Across South Carolina, 41 nursing homes and assisted-living facilities were approved for limited outdoor visitations.
Carolina Gardens at Garden City, Inlet Coastal Resort in Murrells Inlet and Commander Nursing Center in Florence are the three approved facilities in our area allowed to have limited outdoor visits.
On Wednesday, Carolina Gardens at Garden City is welcoming back family members who have scheduled visits for limited outdoor visitation.
Carolina Gardens is unique in that there hasn’t been a single COVID-19 case since the beginning of the pandemic, and workers hope to keep it going.
The South Carolina Department of Health and Environmental Control has strict guidelines for those facilities approved for visits:
- Screening of residents for any symptoms consistent with COVID-19 infection with documentation occurring at least daily, and for staff at the start of each shift.
- Facility has adequate staffing and personal protective equipment (PPE).
- Facility must provide their written plan for limited outdoor visitation to SCDHEC’s Healthcare Quality Division.
- There have been no cases among staff and residents identified in the facility within the last 14 days.
- For a nursing home, testing must be occurring per CMS requirements before visitation may begin at the facility.
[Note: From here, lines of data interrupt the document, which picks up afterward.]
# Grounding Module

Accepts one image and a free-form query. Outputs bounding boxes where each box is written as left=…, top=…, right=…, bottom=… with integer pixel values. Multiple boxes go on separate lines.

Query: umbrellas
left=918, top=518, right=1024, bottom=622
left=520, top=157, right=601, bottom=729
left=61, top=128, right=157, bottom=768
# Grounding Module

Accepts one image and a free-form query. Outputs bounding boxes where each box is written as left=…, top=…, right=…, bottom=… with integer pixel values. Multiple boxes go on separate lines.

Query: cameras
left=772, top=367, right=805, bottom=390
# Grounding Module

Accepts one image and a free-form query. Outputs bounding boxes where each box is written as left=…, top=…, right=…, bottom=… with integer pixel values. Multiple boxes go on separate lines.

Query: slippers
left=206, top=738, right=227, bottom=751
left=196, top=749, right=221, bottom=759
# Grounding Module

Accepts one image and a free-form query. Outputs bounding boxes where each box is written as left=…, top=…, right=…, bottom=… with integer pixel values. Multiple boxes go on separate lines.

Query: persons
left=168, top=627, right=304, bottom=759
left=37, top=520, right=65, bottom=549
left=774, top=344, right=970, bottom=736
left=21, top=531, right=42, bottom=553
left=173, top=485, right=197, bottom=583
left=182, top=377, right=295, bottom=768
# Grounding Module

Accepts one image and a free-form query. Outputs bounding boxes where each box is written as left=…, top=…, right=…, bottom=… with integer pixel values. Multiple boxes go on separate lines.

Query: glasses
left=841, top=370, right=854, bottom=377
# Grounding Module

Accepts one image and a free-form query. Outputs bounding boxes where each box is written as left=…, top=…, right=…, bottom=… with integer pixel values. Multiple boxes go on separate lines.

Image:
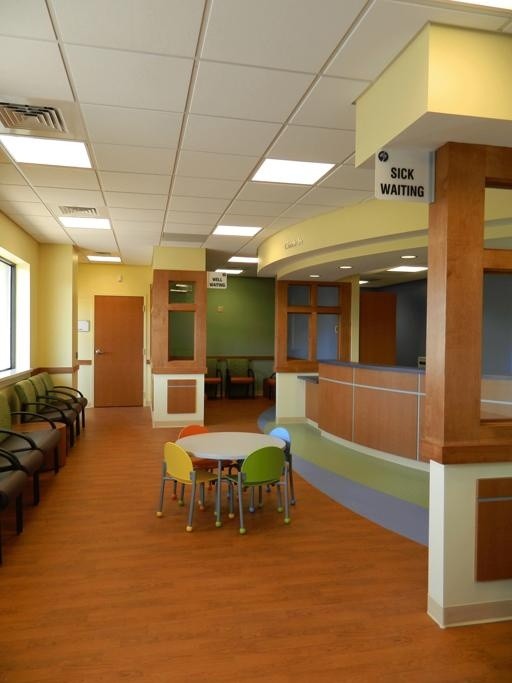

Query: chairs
left=206, top=359, right=276, bottom=402
left=0, top=371, right=88, bottom=558
left=156, top=425, right=296, bottom=535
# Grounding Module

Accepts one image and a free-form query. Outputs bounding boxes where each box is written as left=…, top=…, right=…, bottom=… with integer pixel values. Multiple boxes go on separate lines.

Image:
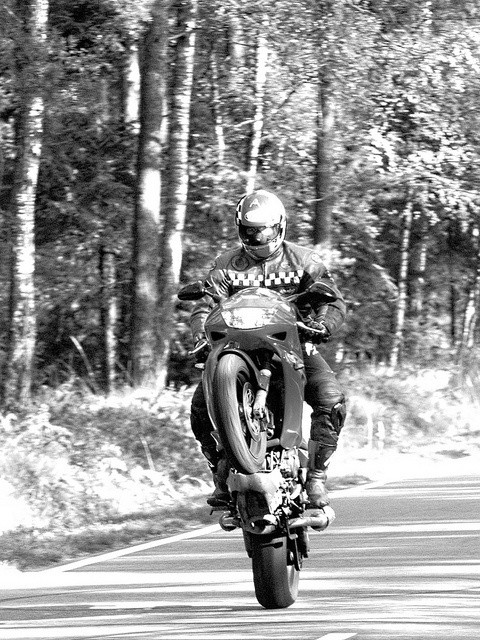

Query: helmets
left=235, top=190, right=286, bottom=261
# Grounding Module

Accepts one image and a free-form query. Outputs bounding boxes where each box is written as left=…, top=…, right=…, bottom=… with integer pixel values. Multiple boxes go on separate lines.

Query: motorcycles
left=177, top=279, right=337, bottom=610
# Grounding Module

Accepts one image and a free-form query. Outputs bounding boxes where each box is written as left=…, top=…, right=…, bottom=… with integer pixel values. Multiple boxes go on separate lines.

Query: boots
left=308, top=439, right=337, bottom=531
left=201, top=443, right=231, bottom=507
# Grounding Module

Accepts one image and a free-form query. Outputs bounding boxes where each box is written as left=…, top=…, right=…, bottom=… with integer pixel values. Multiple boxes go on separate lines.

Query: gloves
left=305, top=319, right=330, bottom=344
left=193, top=341, right=209, bottom=363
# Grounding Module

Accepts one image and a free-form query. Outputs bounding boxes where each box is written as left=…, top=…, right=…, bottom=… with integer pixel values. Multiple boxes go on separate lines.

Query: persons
left=190, top=189, right=346, bottom=508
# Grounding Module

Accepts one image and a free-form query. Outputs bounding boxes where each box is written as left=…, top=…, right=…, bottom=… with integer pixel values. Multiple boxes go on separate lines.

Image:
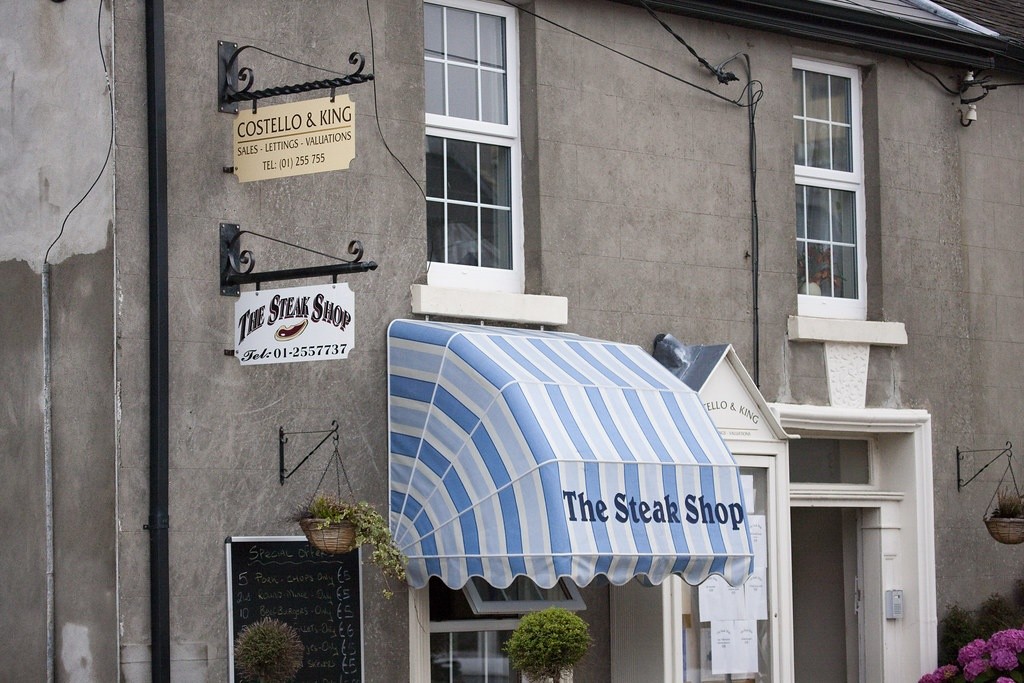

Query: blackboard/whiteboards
left=226, top=533, right=364, bottom=683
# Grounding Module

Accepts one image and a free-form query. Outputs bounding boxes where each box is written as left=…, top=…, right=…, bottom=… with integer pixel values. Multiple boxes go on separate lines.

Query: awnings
left=386, top=317, right=754, bottom=590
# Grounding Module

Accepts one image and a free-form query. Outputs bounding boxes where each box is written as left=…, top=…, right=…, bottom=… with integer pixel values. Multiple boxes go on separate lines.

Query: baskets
left=984, top=517, right=1024, bottom=544
left=299, top=516, right=369, bottom=556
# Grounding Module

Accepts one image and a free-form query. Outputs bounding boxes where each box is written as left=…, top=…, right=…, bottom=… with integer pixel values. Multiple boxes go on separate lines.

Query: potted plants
left=234, top=615, right=305, bottom=683
left=798, top=242, right=846, bottom=295
left=285, top=492, right=426, bottom=635
left=982, top=484, right=1024, bottom=545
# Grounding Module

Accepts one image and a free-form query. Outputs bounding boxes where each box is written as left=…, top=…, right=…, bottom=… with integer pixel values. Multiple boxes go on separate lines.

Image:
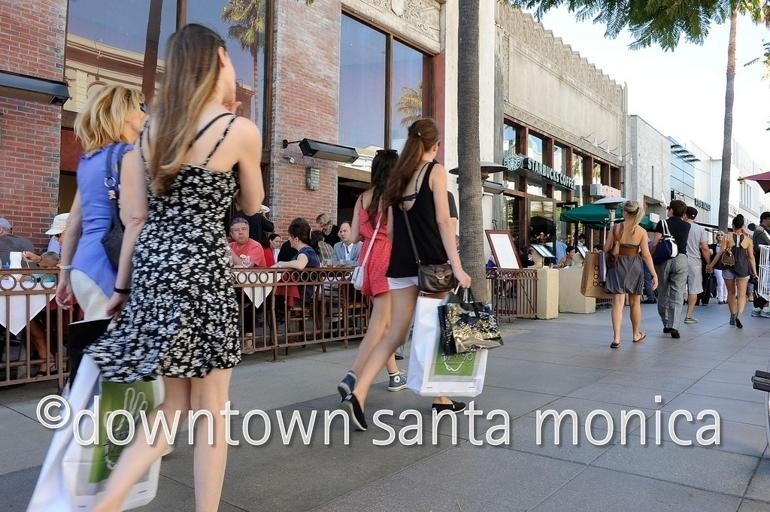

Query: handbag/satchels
left=408, top=296, right=504, bottom=398
left=653, top=234, right=678, bottom=263
left=581, top=251, right=615, bottom=299
left=25, top=312, right=165, bottom=512
left=351, top=266, right=364, bottom=290
left=721, top=248, right=735, bottom=266
left=101, top=190, right=124, bottom=272
left=608, top=240, right=620, bottom=266
left=418, top=263, right=454, bottom=293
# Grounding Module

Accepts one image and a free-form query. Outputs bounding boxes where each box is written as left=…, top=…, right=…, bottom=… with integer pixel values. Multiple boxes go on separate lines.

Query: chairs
left=282, top=273, right=326, bottom=356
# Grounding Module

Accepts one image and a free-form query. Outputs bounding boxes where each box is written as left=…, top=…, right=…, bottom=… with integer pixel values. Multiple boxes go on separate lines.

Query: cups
left=241, top=256, right=251, bottom=268
left=10, top=251, right=23, bottom=270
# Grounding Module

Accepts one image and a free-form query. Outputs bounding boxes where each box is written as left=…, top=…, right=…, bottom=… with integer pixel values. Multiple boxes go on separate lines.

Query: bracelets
left=110, top=285, right=132, bottom=296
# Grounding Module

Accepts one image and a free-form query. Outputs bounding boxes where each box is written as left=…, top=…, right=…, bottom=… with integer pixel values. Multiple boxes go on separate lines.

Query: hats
left=45, top=213, right=69, bottom=235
Community residential care facilities (and intermediate care facilities for individuals with intellectual disabilities who are recommended to follow these guidelines) may begin visitations before testing is in place, but testing as described in the CMS requirements for nursing homes must be occurring within 30 days from when these guidelines for outdoor visitation are issued.
Visitations at long-term care facilities have been restricted since March, with end-of-life visits permitted on a case-by-case basis.
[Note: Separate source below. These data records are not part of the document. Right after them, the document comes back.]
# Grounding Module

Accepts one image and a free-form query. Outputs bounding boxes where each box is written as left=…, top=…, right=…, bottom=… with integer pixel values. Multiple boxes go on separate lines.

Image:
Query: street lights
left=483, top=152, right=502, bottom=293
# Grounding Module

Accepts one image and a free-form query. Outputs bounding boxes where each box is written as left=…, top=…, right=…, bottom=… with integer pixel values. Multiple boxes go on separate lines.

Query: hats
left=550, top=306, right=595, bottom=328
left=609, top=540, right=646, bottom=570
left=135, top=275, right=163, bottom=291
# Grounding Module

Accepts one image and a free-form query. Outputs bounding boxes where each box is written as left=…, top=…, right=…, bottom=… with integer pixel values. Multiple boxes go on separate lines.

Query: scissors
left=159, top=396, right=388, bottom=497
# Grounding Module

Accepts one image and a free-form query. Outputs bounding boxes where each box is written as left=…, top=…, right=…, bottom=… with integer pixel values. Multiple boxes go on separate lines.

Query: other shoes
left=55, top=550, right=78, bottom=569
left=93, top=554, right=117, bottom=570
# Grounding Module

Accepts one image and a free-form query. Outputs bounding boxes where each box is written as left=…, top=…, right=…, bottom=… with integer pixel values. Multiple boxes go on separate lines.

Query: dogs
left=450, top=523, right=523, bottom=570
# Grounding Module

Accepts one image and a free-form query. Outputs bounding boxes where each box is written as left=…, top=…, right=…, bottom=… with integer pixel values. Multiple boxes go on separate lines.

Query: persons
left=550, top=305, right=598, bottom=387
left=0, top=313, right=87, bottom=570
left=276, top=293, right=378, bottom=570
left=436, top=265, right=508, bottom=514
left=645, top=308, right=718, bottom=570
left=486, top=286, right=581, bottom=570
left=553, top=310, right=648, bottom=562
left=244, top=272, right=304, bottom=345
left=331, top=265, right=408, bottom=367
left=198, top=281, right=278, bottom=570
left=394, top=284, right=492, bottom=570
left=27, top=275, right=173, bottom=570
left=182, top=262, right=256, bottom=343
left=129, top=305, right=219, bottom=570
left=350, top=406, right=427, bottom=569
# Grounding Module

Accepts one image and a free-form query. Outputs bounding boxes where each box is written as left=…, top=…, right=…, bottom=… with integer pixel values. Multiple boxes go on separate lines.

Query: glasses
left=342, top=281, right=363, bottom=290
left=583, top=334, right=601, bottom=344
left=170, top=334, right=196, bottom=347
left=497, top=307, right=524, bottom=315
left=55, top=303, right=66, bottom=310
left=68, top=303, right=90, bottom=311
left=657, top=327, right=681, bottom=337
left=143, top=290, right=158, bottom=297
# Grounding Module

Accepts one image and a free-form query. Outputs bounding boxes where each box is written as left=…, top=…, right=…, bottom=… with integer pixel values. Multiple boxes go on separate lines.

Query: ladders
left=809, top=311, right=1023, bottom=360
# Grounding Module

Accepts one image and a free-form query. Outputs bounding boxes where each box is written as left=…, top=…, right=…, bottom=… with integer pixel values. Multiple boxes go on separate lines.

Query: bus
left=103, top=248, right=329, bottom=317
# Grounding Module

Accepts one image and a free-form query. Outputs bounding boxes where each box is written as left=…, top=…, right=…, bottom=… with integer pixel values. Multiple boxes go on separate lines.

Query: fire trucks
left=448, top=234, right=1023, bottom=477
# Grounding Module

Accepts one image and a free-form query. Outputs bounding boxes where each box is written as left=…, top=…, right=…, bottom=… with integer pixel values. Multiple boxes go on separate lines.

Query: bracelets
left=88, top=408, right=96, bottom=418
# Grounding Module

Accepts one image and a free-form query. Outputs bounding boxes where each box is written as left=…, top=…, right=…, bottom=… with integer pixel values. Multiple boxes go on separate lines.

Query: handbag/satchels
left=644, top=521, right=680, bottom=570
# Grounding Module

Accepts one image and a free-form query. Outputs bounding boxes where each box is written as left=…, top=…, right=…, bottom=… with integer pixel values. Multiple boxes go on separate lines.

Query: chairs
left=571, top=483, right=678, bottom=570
Matthew Piepenbring, Carolina Gardens at Garden City executive director, said he thinks their precautions and levels of care are putting them in a good spot to accept visitors again.
“I believe the short period of time, six-feet distance, pre-screening, hand washing, they are going to be washing their hands immediately when they come to us. We are going to be checking temperatures, oxygen levels and checking off if they’ve had any symptoms in the last 14 days, so I think our guidelines and policies that were accepted by DHEC have us in a great position to not have to worry too much about it," Piepenbring said.
In addition to making each visit socially distant, staff at Carolina Gardens at Garden City will disinfect anything touched.
To ensure the safety of both residents and staff, they have a strict system in place for each visit with a manager present for all visits.
Managers will supervise the visits to ensure there’s proper hand washing and proper wearing of PPE.
Piepenbring said they have about 70 residents.
He said they sent out a visitation schedule last Friday and they’ve already had a lot of calls from eager family members.
“The families have been great and understanding that we do have a limited time per DHECs guidelines, and that we would like them to come early so we can do screening, disinfecting, things like that in between each visit," he said.
Piepenbring added based on the SCDHEC guidelines, if a staff member or resident tests positive, they’d have to do two-week isolation but said they’ll likely do a month.